### Soal Tertulis 1
Menurut teks kutipan, berapa lama perjalanan yang disebutkan di dalamnya?
### Soal Tertulis 2
Ringkaslah teks kutipan dalam dua kalimat.
### Soal Tertulis 3
Salin ulang bagian teks kutipan mulai dari "Dari kejadian ini" hingga dan termasuk "tabiat manusia.", tanpa mengubah apa pun.

### Teks Kutipan
——

Ditatapnya habis-habisan paha mungil anak remaja tersebut, sehingga anak
tersebut dengan sendirinya merasa tidak tenang mendapat sorotan mata yang
buas itu. Hampir dalam perjalanan yang memakan waktu lebih sejam itu, remaja
itu tidak bisa duduk dengan tenang. Bolak balik ke samping kiri dan kanan,
berusaha menutupi ke-(tidak)malu-annya itu.

    Dari kejadian ini nampak, betapa berpakaian yang menutupi aurat itu
adalah pakaian yang sesuaiu dengan tuntutan alami. Maka penolakan terhadap
keterbukaan ke-(tidak)malu-an itu adalah penolakan alami. Sebaliknya
mendukung pengiklanan aurat, baik untuk kepentingan ekonomi atau sekedar
untuk dianggap ekspresi kebebasan adalah penentangan yang nyata terhadap
tabiat manusia.

——

### Bahan Sumber
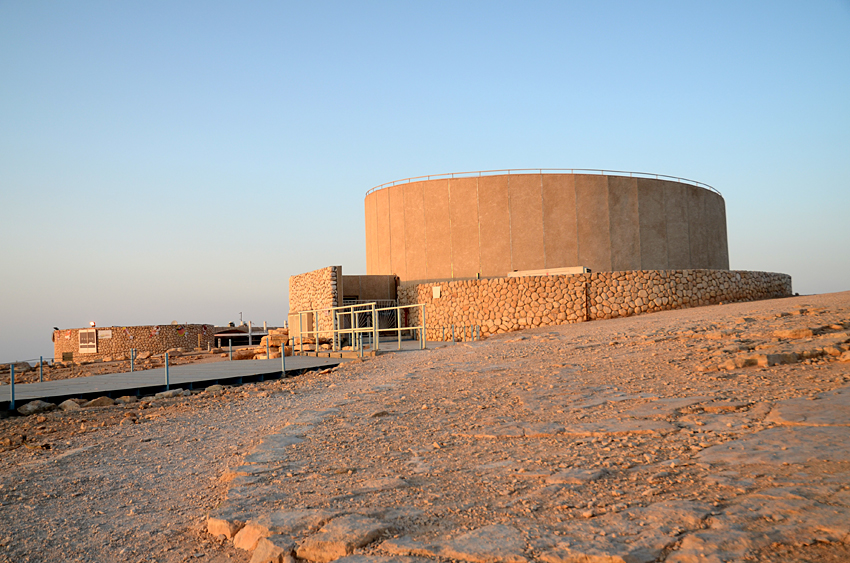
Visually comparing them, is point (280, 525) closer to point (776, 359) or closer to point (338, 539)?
point (338, 539)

——

### Jawaban Soal 1
Lebih dari sejam.

### Jawaban Soal 2
Seorang remaja yang pahanya ditatap dengan sorotan mata yang buas tidak bisa duduk tenang selama perjalanan lebih dari sejam dan terus berusaha menutupinya. Dari kejadian itu, pakaian yang menutupi aurat disebut sesuai dengan tuntutan alami, sedangkan mendukung pengiklanan aurat, baik demi kepentingan ekonomi maupun sebagai ekspresi kebebasan, disebut penentangan nyata terhadap tabiat manusia.

### Jawaban Soal 3
Dari kejadian ini nampak, betapa berpakaian yang menutupi aurat itu
adalah pakaian yang sesuaiu dengan tuntutan alami. Maka penolakan terhadap
keterbukaan ke-(tidak)malu-an itu adalah penolakan alami. Sebaliknya
mendukung pengiklanan aurat, baik untuk kepentingan ekonomi atau sekedar
untuk dianggap ekspresi kebebasan adalah penentangan yang nyata terhadap
tabiat manusia.